Stored items from the collection
▽
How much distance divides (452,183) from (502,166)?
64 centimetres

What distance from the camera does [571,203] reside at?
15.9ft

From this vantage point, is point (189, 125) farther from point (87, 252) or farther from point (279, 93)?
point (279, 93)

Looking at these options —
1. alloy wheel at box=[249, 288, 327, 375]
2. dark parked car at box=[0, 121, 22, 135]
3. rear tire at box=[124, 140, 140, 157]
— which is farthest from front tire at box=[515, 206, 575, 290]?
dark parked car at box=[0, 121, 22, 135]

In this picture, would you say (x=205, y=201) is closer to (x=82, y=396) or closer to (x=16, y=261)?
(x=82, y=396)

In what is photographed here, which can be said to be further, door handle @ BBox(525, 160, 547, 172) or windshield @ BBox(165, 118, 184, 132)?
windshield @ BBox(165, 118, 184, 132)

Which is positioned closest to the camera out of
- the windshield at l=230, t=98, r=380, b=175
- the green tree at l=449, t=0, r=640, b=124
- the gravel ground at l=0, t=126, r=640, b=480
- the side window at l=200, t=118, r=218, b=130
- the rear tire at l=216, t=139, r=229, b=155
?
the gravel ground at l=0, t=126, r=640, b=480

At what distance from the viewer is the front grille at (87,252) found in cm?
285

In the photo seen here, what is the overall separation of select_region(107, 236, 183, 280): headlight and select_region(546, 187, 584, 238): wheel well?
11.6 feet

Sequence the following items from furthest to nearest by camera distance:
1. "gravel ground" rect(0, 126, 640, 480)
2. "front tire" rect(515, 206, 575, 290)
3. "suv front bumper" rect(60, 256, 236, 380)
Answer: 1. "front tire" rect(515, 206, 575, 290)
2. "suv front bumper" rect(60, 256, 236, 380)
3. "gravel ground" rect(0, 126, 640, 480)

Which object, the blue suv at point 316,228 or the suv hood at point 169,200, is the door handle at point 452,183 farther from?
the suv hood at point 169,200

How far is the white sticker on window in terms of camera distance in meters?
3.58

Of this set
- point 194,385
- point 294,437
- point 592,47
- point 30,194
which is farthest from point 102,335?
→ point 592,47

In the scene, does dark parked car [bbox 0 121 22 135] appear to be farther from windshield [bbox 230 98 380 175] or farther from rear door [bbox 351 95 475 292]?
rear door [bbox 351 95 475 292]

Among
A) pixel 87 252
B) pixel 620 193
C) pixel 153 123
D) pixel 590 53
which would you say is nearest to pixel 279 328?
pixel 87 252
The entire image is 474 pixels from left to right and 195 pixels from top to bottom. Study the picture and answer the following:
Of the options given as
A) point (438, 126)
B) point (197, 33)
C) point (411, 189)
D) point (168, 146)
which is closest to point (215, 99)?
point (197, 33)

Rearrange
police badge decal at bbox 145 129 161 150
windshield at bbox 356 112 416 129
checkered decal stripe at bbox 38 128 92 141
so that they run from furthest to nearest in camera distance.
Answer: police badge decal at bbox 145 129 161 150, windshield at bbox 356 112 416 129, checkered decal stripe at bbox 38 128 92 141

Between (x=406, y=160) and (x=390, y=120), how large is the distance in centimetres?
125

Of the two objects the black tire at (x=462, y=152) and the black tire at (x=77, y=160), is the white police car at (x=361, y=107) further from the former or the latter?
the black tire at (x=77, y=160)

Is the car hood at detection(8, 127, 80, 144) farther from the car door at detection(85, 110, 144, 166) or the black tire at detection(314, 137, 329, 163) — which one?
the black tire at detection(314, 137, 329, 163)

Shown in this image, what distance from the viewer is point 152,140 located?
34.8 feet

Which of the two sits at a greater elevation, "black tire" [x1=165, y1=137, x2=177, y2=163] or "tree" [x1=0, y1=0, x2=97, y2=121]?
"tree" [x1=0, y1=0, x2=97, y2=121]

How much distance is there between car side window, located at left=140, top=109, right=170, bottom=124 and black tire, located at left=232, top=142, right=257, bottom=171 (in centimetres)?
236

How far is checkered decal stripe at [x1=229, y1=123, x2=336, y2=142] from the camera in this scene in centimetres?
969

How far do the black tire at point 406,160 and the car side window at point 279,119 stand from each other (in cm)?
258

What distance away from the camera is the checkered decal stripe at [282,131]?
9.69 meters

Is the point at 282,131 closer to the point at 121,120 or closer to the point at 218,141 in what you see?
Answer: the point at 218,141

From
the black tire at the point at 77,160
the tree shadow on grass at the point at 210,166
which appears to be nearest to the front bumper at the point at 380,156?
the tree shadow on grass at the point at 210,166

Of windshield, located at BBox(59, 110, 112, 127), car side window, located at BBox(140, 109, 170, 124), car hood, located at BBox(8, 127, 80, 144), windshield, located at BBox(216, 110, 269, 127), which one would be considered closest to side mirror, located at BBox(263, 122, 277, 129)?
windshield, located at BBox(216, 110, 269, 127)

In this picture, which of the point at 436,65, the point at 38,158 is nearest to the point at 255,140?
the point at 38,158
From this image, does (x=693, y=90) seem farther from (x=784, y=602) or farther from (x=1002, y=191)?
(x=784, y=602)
△
PROBLEM DESCRIPTION » Convert everything in the listing from the line containing "Between (x=406, y=160)" down to the line containing "Answer: the point at 218,141" into a two-column CSV with columns named "text" and "answer". Give one row per item, put each field in quotes, and replace any line breaks within a field with spaces.

THE SOLUTION »
text,answer
"Between (x=406, y=160) and (x=390, y=120), how large is the distance in centimetres?","125"
"Of the two objects the black tire at (x=462, y=152) and the black tire at (x=77, y=160), is the white police car at (x=361, y=107) further from the former or the latter?","the black tire at (x=77, y=160)"
"Is the car hood at detection(8, 127, 80, 144) farther from the car door at detection(85, 110, 144, 166) or the black tire at detection(314, 137, 329, 163) — which one?","the black tire at detection(314, 137, 329, 163)"
"Shown in this image, what distance from the viewer is point 152,140 located?","34.8 feet"
"Which of the two sits at a greater elevation, ""black tire"" [x1=165, y1=137, x2=177, y2=163] or ""tree"" [x1=0, y1=0, x2=97, y2=121]?","""tree"" [x1=0, y1=0, x2=97, y2=121]"
"How much distance is there between car side window, located at left=140, top=109, right=170, bottom=124 and black tire, located at left=232, top=142, right=257, bottom=171 (in centimetres)?","236"
"How far is checkered decal stripe at [x1=229, y1=123, x2=336, y2=142] from the camera in this scene in centimetres?","969"
"How far do the black tire at point 406,160 and the car side window at point 279,119 stand from each other (in cm)?","258"
"What distance away from the camera is the checkered decal stripe at [282,131]?","9.69 meters"
"Is the point at 282,131 closer to the point at 121,120 or closer to the point at 218,141 in what you see?","Answer: the point at 218,141"